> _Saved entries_
□ □ □

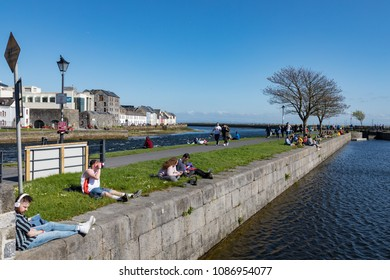 GALWAY CITY, IRELAND - 5th May, 2018: People enjoying a sunny spring day along the bank of Corrib river in the Claddagh area of Galway city, Ireland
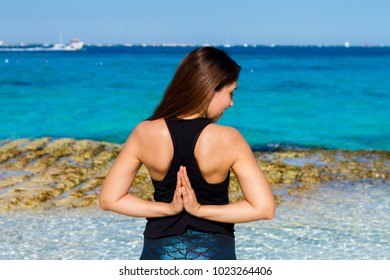 Young mexican woman doing Namaste behind her back. Yoga nature Spa. Yoga  retreat at 89e8c0ab5f631
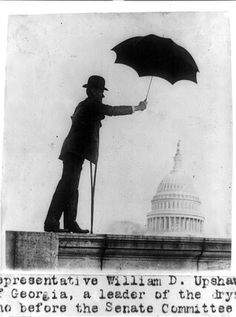 "Prohibition-supporter William D. Upshaw of Georgia had an easy enough time taking a photo rebuttal –he simply showed himself keeping the capital dry with the use of an umbrella. Upshaw was such a well-known supporter of temperance that he earned the nickname ""the driest of the drys."" In 1932, he even ran as the presidential candidate for the Prohibition Party."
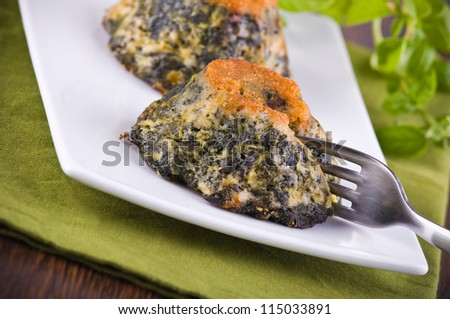 Spinach cakes on wooden cutting board.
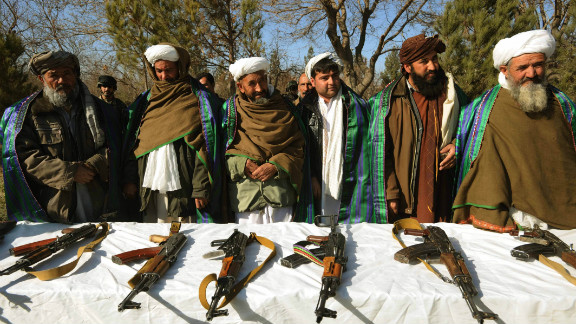 Taliban fighters stand near their weapons after joining Afghanistan government forces at a ceremony in Herat on December 29.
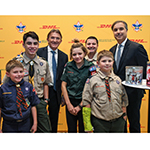 DHL Express Global CEO Ken Allen, Baltimore Area Council COO Manny Fonseca and DHL Express Americas CEO Mike Parra, (left to right), recognized four Boy Scouts, each representing one of the four levels of the Boy Scout program, for their efforts in helping to raise funds to provide 24 pallets of popcorn being shipped by DHL Express to U.S. troops in Afghanistan, Kuwait and Djibouti. (Photo: Business Wire)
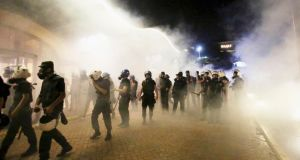 Riot police walk through clouds of teargas in central Istanbul overnight.   Photograph: Serkan Senturk/Reuters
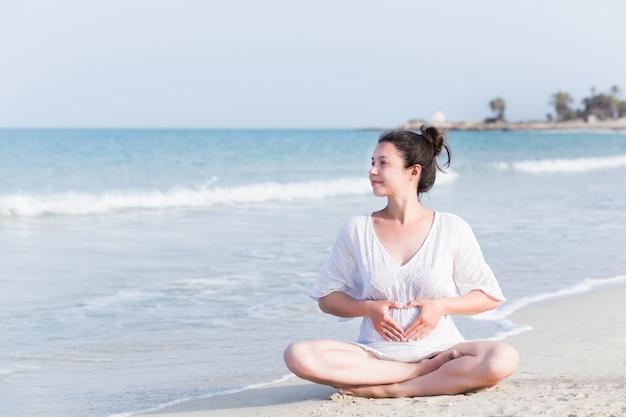 Porträt der schwangeren frau am strand mit weißem sand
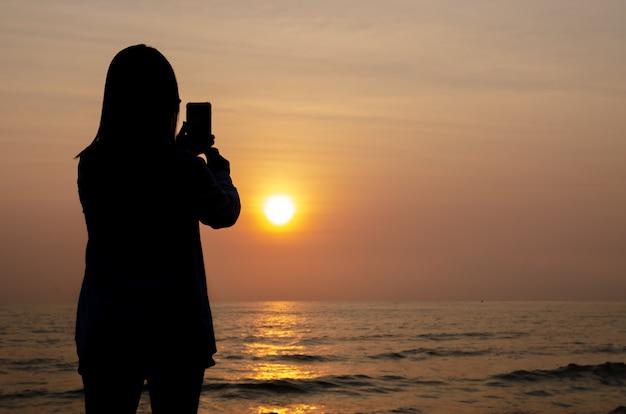 Silhouet van vrouw nemen foto zonsondergang op de zee en kleurrijke lucht door smartphone.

□ □ □

> _Task brief_
Could you transcribe exactly the lines from the line containing "Porträt der schwangeren" through the final line of the records, both included, and nothing beyond them? The pictures should be left out.

> _Task answer_
 Porträt der schwangeren frau am strand mit weißem sand
 Silhouet van vrouw nemen foto zonsondergang op de zee en kleurrijke lucht door smartphone.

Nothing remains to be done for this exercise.